The Senate passage of the American Rescue Plan Act is in the books, with both Joe Manchin and Kyrsten Sinema voting for the final bill 50-49, as Alaska Sen. Dan Sullivan was out of town.
Chuck Schumer put it bluntly to Joe Manchin: If you side with Republicans, you could jeopardize everything.
The West Virginia senator was delaying consideration of President Joe Biden's $1.9 trillion coronavirus relief plan as he mulled whether to back a GOP bid to shave more than a month off the bill's $300 in extra weekly unemployment benefits. Democrats thought they already had corralled Manchin for their more generous proposal.
“We had what we thought was an agreement. But then Joe Manchin looked at it and was unsure,” Schumer explained in an interview as he recalled Friday’s hectic rush to rewrite the massive Covid aid bill. “If Manchin would have approved the [GOP] amendment, the bill probably couldn't have passed the House. And I told him that. And he understood that.”

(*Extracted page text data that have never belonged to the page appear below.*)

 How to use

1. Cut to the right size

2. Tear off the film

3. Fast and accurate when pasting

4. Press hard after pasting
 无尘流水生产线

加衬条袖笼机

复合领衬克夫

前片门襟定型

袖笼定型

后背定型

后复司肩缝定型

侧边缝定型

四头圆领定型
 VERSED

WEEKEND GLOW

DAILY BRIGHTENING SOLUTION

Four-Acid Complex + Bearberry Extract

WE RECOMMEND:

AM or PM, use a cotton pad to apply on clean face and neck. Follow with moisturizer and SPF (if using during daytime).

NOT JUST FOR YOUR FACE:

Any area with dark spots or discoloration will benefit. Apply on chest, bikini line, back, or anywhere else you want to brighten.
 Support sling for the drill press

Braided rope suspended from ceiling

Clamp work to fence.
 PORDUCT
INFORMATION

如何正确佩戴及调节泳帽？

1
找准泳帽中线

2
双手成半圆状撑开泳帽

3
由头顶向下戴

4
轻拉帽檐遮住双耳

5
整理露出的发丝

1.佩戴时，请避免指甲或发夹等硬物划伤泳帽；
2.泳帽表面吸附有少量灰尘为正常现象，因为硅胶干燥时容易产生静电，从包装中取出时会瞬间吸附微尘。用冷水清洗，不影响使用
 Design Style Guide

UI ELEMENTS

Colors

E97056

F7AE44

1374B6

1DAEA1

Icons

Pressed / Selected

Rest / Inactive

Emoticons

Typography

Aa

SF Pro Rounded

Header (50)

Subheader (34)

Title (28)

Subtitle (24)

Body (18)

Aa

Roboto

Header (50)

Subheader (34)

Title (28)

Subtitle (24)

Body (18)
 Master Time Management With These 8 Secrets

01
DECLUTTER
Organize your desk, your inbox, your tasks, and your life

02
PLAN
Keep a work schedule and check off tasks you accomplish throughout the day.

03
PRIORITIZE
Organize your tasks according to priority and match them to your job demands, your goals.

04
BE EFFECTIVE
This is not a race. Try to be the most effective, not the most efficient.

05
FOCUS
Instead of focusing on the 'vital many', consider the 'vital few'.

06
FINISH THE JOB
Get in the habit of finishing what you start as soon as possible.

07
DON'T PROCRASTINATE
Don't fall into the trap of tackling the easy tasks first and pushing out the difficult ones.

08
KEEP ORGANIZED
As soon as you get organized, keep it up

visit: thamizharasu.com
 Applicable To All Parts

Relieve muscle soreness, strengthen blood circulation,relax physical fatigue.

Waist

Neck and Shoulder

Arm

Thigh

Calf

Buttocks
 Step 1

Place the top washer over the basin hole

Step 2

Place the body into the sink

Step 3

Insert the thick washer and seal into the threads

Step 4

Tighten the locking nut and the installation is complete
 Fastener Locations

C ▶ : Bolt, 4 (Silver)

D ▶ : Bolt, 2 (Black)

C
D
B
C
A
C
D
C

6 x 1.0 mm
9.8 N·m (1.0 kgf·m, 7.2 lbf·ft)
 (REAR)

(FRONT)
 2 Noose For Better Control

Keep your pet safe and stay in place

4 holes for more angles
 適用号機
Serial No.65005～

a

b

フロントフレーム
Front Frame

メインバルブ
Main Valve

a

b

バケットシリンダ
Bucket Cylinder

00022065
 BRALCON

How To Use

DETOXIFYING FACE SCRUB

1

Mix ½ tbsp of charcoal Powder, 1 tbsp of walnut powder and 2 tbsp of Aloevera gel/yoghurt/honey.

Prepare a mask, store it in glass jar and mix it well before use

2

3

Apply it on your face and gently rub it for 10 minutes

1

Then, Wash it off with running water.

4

Manchin gave Schumer the 50th vote on Saturday afternoon, sending one of the largest emergency spending bills in American history on a glide path to Biden’s desk sometime next week. Despite the tension and GOP jeers sparked by Friday's delay, the 50-49 Senate vote was a crucial victory for the New York Democrat. Schumer has graduated from four years commanding the Senate minority against Mitch McConnell and Donald Trump to the successful leadership of a motley but mostly cohesive majority.
Passage of the Covid aid bill validated an argument Schumer has made for more years now, that Democrats erred by trying to bring Republicans on board for a big relief plan during the last economic crisis in 2009. This time around, Republicans weren’t “even in the ballpark” when they offered a $600 billion spending bill as a compromise, said Senate Majority Whip Dick Durbin (D-Ill.).
So instead of searching for bipartisan support and potentially watering down a historic bill that beefs up pensions, health care and crucial unemployment benefits, Schumer rolled the dice on total party unity — and succeeded.
“If anyone thought it was going to be just a smooth path without any bumps in the road, they don't know how big and important this legislation is and how diverse our caucus is," Schumer said Saturday.
Schumer said he never doubted the package would pass. But its course was not pretty. At times Republicans insisted Biden had to lean heavily on Manchin to stay in the fold (they talked once) and that the Senate would have to recess for Democrats to reorganize after Friday's impasse. Sen. Roger Wicker (R-Miss.) even predicted Democrats might have to swallow the Republican plan on unemployment benefits.
What did happen were multiple renegotiations between Schumer and his moderates, who forced three changes just this week to the House-passed bill. The Senate's version phases out stimulus checks to some middle-class earners and shifts around the unemployment benefits. Before the final vote, the chamber stalled out several times — including on Friday for what is now the longest vote in modern Senate history.
“This last 24 hours was really chaotic. If this was the first big test, I don’t think he … crushed it. It was a very undisciplined, unorganized process,” said Senate Minority Whip John Thune (R-S.D.) of Schumer.
Yet Democrats argue that the public won't remember Friday's Manchin-infused delay, the partisan vote total or the bumpy process. They will remember that Schumer got Sen. Bernie Sanders (I-Vt.) and Manchin to hang together for an economic relief bill that many in the party believe is the most progressive legislation in decades.
“Schumer gets a lot of credit,” said Sen. Sherrod Brown (D-Ohio), who said Saturday was his best day as a senator in his 14-year career. “Democrats realized it doesn’t matter how the Senate lines up. What matters is to deliver what the public wants.”
Throughout the process, Schumer stayed in close contact with Biden, often talking to the president multiple times a day or to White House chief of staff Ron Klain. And 20 minutes after the rescue package passed the Senate, Biden called the majority leader personally to thank him.
After the call, Schumer appeared in as good a mood as he’s been in since thwarting Obamacare’s repeal during the Trump administration. In the interview, he propped his shoe-less feet up on an ottoman as he parried questions. Biden showered praise on him later: "When the country needed you most, Chuck, you led."
And while Schumer may not have had doubts, I certainly did. I've been hard on Schumer over the years and he has dropped the ball time and again. But not this time. This time, he came through.